This project involves a comprehensive analysis of a wholesale distributor's customer data. The goal is to segment customers based on their annual spending in various product categories. The analysis includes data preprocessing, exploratory data analysis (EDA), clustering (using KMeans and Agglomerative Clustering), and Principal Component Analysis (PCA).
The dataset used is the 'Wholesale customers data set' from Kaggle, which includes data on customers' annual spending in diverse product categories like Fresh, Milk, Grocery, Frozen, Detergents_Paper, and Delicassen.
Ensure that you have the following Python libraries installed:
- Pandas
- NumPy
- Matplotlib
- Seaborn
- SciPy
- scikit-learn
To install these, run:
!pip install pandas numpy matplotlib seaborn scipy scikit-learn
Data Download: Use Kaggle's API to download the dataset.
Data Exploration: Load and explore the dataset using Pandas.
Data Visualization: Visualize data distributions and correlations using Seaborn and Matplotlib.

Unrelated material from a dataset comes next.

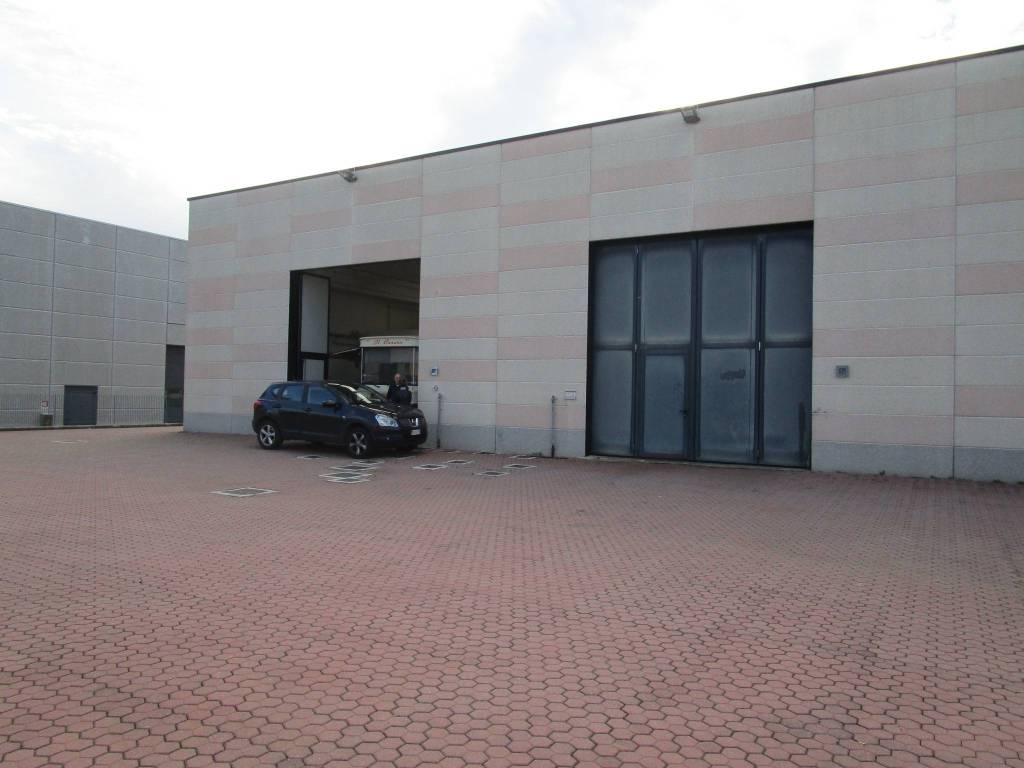 capannone in affitto ad Ornago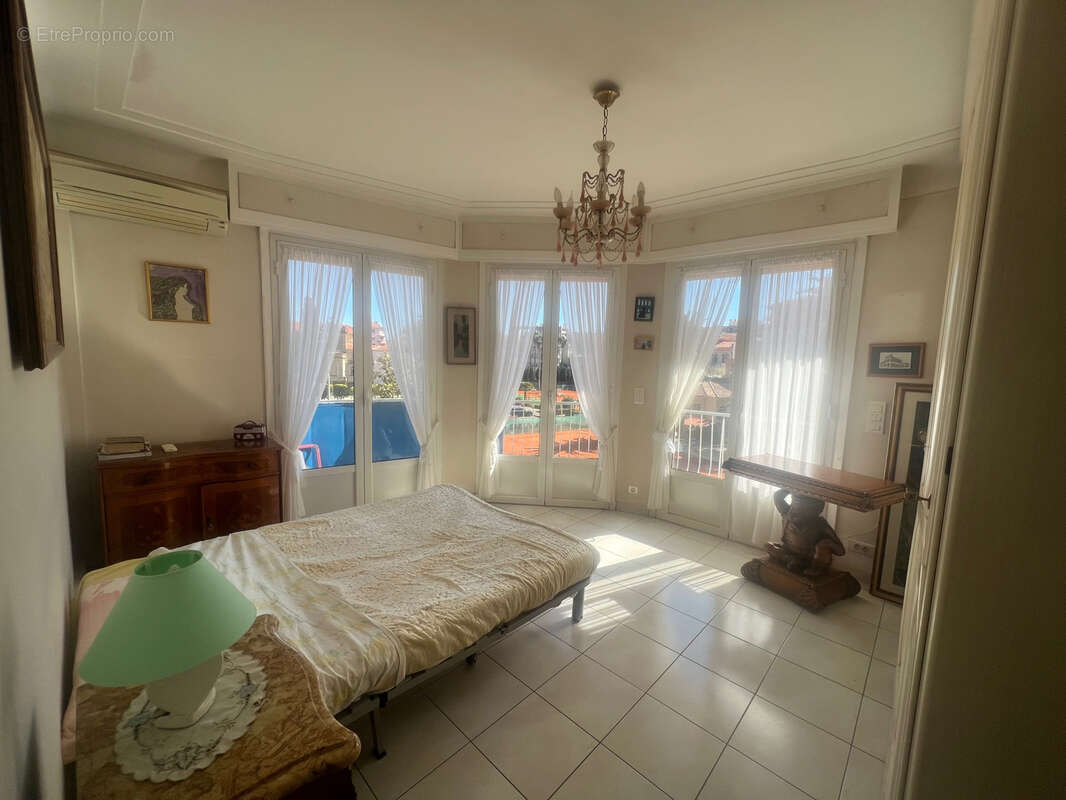 EXCLUSIVITE- BAISSE DE PRIX-Bel emplacement pour ce T3 de 77m2 avec vue dégagée sur Tennis Club de Menton-Balc - photo 9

Outlier Detection: Identify and remove outliers using the Interquartile Range (IQR) method.
Data Normalization: Normalize data using Min-Max Scaler for effective clustering.
Clustering Analysis: Perform KMeans and Agglomerative Clustering to segment customers.
Principal Component Analysis (PCA): Reduce dimensionality and analyze principal components.
The project identifies distinct customer segments, providing insights for targeted marketing and inventory management.
Features like Milk, Grocery, Detergents_Paper, Delicassen, and Fresh are significant in explaining the variance in the dataset.
Regional differences in purchasing patterns are evident, informing regional marketing strategies.
PCA reduces the dataset's dimensionality while retaining significant variance, aiding in analysis and modeling.
This analysis offers valuable insights into the wholesale distributor's customer base, which can be utilized for informed decision-making in various business operations.